For the status report, we are only making minimum AI. For the minimum AI, we have a single pre-generated 5x5 map (figure 1) with some lava but no items. The agent does not need to pick the key to open the door. The AI agent should just find the shortest path to the door. Rewards map: -1 for each step, -100 for fall in lava, +100 for getting the door.
We use Deep Q-learning algorithm to train the agent and build a three-layer neural network though Keras library. The input layer accepts 25 input as features which is our states. The states are just a list of converted map information. For example, for the block 2-3 on the map, the state for it will be (grand, 0). The first element indicates what type the block is, and the second element is a boolean value that indicates that if the agent is standing on that block. So it makes sense we have 25 elements because the map has 25 blocks. We have two hidden layers since in the article ‘An introduction to computing with neural nets’, Lippmann points out that 2 hidden layers are enough for any model. Those hidden layers have 24 neurons because of my experience from CS178 peojects.
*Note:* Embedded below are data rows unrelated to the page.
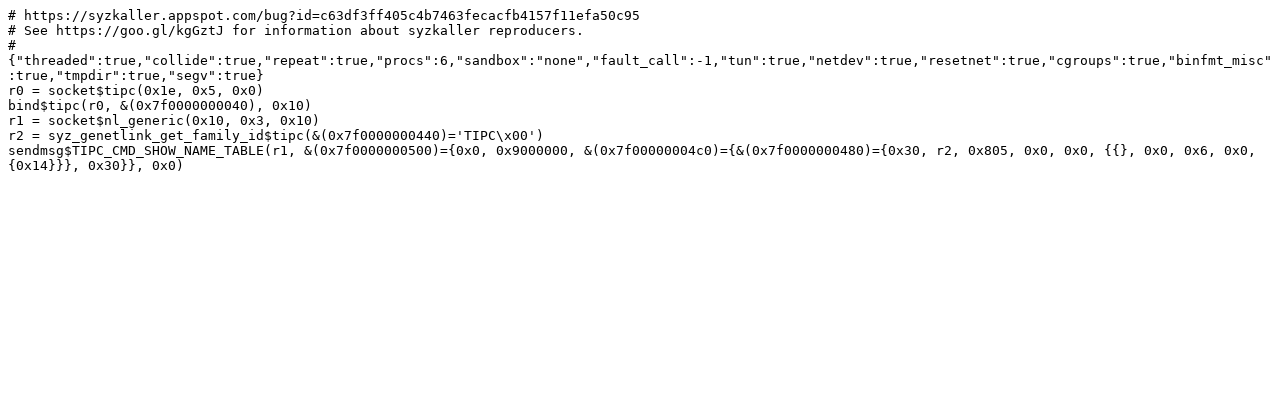

--- FILE ---
content_type: text/plain; charset=utf-8
request_url: https://syzkaller.appspot.com/text?tag=ReproSyz&x=16a1c0a7200000
body_size: 294
content:
# https://syzkaller.appspot.com/bug?id=c63df3ff405c4b7463fecacfb4157f11efa50c95
# See https://goo.gl/kgGztJ for information about syzkaller reproducers.
#{"threaded":true,"collide":true,"repeat":true,"procs":6,"sandbox":"none","fault_call":-1,"tun":true,"netdev":true,"resetnet":true,"cgroups":true,"binfmt_misc":true,"tmpdir":true,"segv":true}
r0 = socket$tipc(0x1e, 0x5, 0x0)
bind$tipc(r0, &(0x7f0000000040), 0x10)
r1 = socket$nl_generic(0x10, 0x3, 0x10)
r2 = syz_genetlink_get_family_id$tipc(&(0x7f0000000440)='TIPC\x00')
sendmsg$TIPC_CMD_SHOW_NAME_TABLE(r1, &(0x7f0000000500)={0x0, 0x9000000, &(0x7f00000004c0)={&(0x7f0000000480)={0x30, r2, 0x805, 0x0, 0x0, {{}, 0x0, 0x6, 0x0, {0x14}}}, 0x30}}, 0x0)
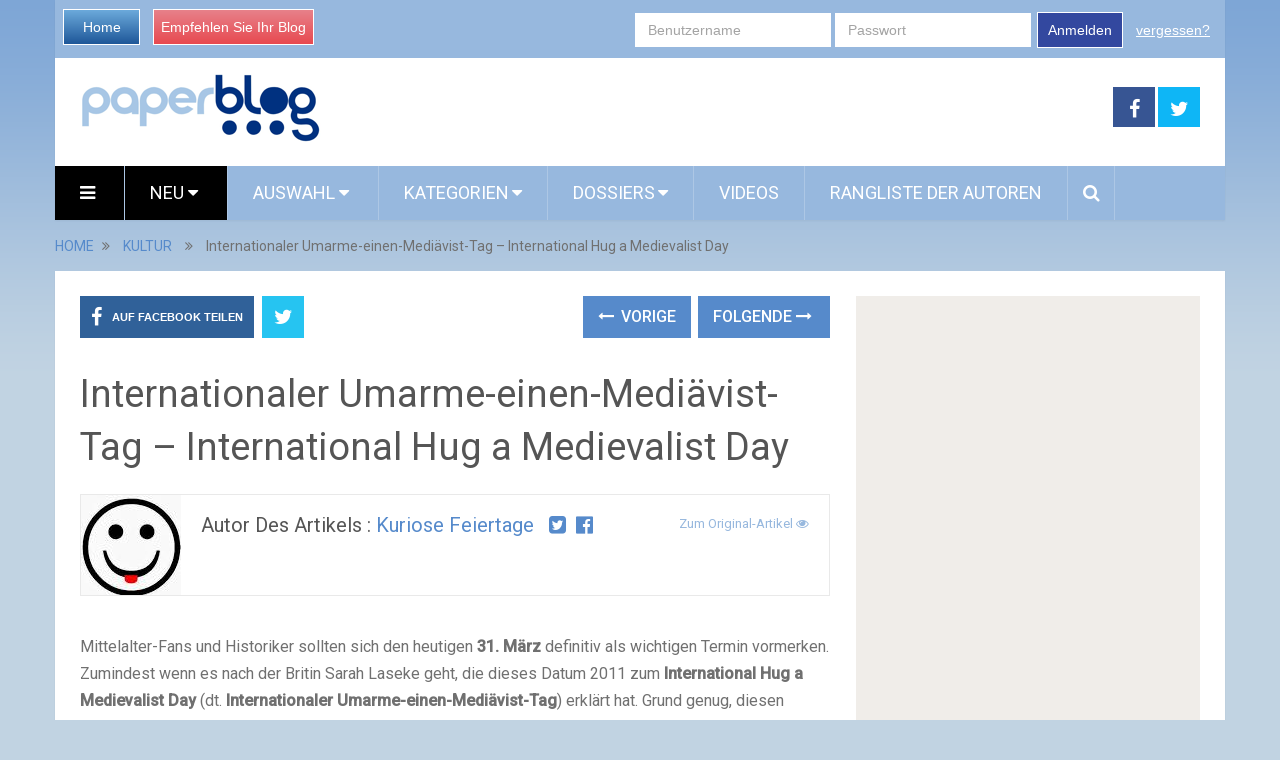

--- FILE ---
content_type: text/html; charset=utf-8
request_url: https://www.google.com/recaptcha/api2/aframe
body_size: 268
content:
<!DOCTYPE HTML><html><head><meta http-equiv="content-type" content="text/html; charset=UTF-8"></head><body><script nonce="V7_62otU3HxW65VVwH7qsA">/** Anti-fraud and anti-abuse applications only. See google.com/recaptcha */ try{var clients={'sodar':'https://pagead2.googlesyndication.com/pagead/sodar?'};window.addEventListener("message",function(a){try{if(a.source===window.parent){var b=JSON.parse(a.data);var c=clients[b['id']];if(c){var d=document.createElement('img');d.src=c+b['params']+'&rc='+(localStorage.getItem("rc::a")?sessionStorage.getItem("rc::b"):"");window.document.body.appendChild(d);sessionStorage.setItem("rc::e",parseInt(sessionStorage.getItem("rc::e")||0)+1);localStorage.setItem("rc::h",'1769912206490');}}}catch(b){}});window.parent.postMessage("_grecaptcha_ready", "*");}catch(b){}</script></body></html>

--- FILE ---
content_type: application/javascript; charset=utf-8
request_url: https://fundingchoicesmessages.google.com/f/AGSKWxWq63UxoaRg8cfRcPnSK_jeLCyBKJRxTZPWEEEL7BO9_zfDlXo3uWrbEdxPVV-MAZSwwfXmUiKdrd-pCQdyPUEj55bF7hocwCxcaH0px0Tz6eiYShojhV0IgMF05vKOG9ETrmrbfbWSZmVFLxdLk6oPUQDVt_uXnwre_fnRPaj_uA7fmfyXzdl2V79q/_/ad-left._300_250_/ads~adsize~_728.htm_displaytopads.
body_size: -1287
content:
window['1e817736-31c6-4e9e-af17-2cf71b41c5b9'] = true;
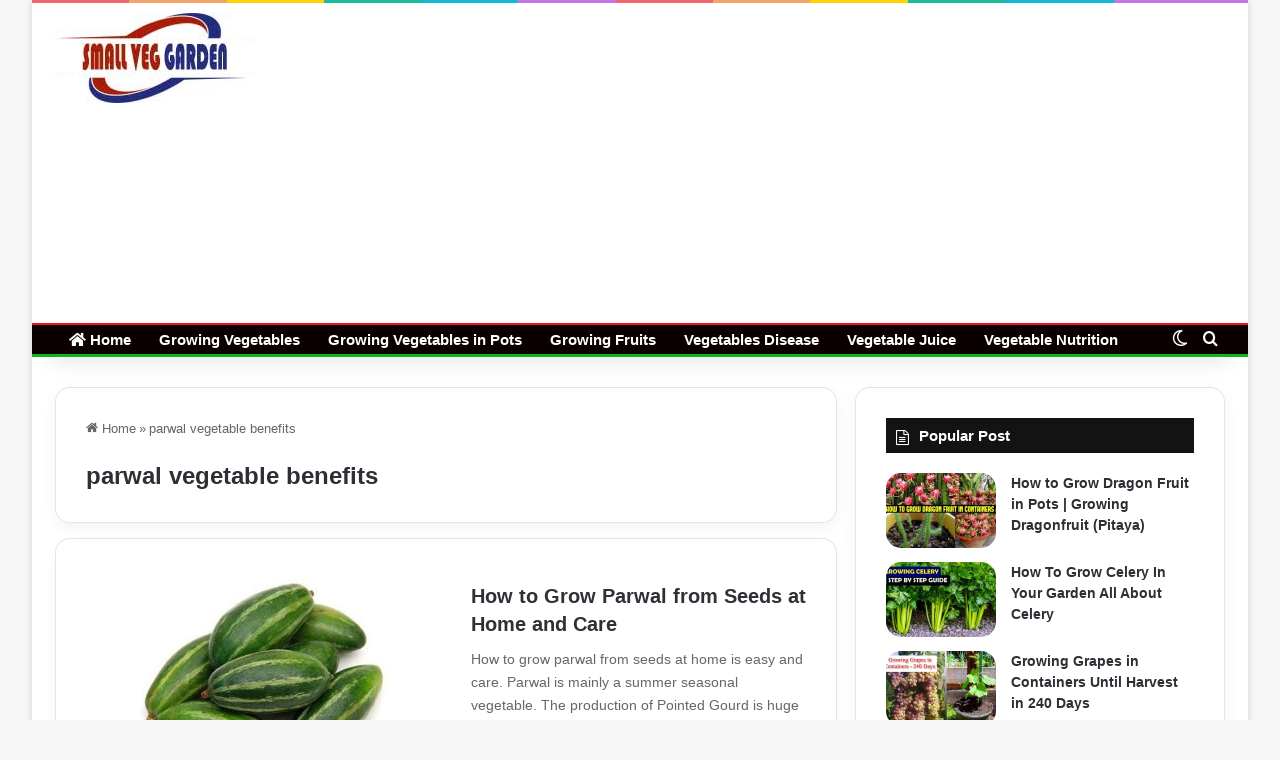

--- FILE ---
content_type: text/html; charset=utf-8
request_url: https://www.google.com/recaptcha/api2/aframe
body_size: 266
content:
<!DOCTYPE HTML><html><head><meta http-equiv="content-type" content="text/html; charset=UTF-8"></head><body><script nonce="Wcd9aWLdj7I_s9RjVTADog">/** Anti-fraud and anti-abuse applications only. See google.com/recaptcha */ try{var clients={'sodar':'https://pagead2.googlesyndication.com/pagead/sodar?'};window.addEventListener("message",function(a){try{if(a.source===window.parent){var b=JSON.parse(a.data);var c=clients[b['id']];if(c){var d=document.createElement('img');d.src=c+b['params']+'&rc='+(localStorage.getItem("rc::a")?sessionStorage.getItem("rc::b"):"");window.document.body.appendChild(d);sessionStorage.setItem("rc::e",parseInt(sessionStorage.getItem("rc::e")||0)+1);localStorage.setItem("rc::h",'1769246146788');}}}catch(b){}});window.parent.postMessage("_grecaptcha_ready", "*");}catch(b){}</script></body></html>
The output layer has 4 outputs (we have 4 actions right now) and each indicates the expected Q value of that action. The agent will choose the action has the highest Q value with 85% probability and 15% probability to choose a random action. We use ‘mse’ as our loss function and ‘adam’ as our optimizer because it is the most popular one and it fits most cases. We are also doing experience replay to get a better result. We set the memory size 2000 and minimum batch size 35 by our experiment. By the above approach, our agent is allowed to learn the shortest path to the door after 4000 episodes.
Referring to our evaluation plan on the proposal, we need to measure the processing time (episodes, actual time vary by hardware), items collected, and the final score based on our rewards map. The minimum AI we have for now is referring to the simple example of our qualitative evaluation. The agent takes about 4000 episodes to complete the training, items are not involving for this minimum AI, the agent reaches the possible maximum score 94. In conclusion, the agent completely reaches our target baseline. However, the processing time is longer than what we expected. This is what we need to improve for final reports.
For the final reports, we are going to increase the map size to 10x10 or even 15x15. We also intend to randomly generate the map for each iteration to test if the agent actually learns how to solve this type of maze or just learn how to solve exactly one map. We plan to involve items to increase problem complexity. The key will be required to open the door so that our agent will have a new action ‘pick-up’. We believe the main challenge for our group will be how to improve the agent to decrease the training time to ensure it’s still acceptable when the problem gets much more complex.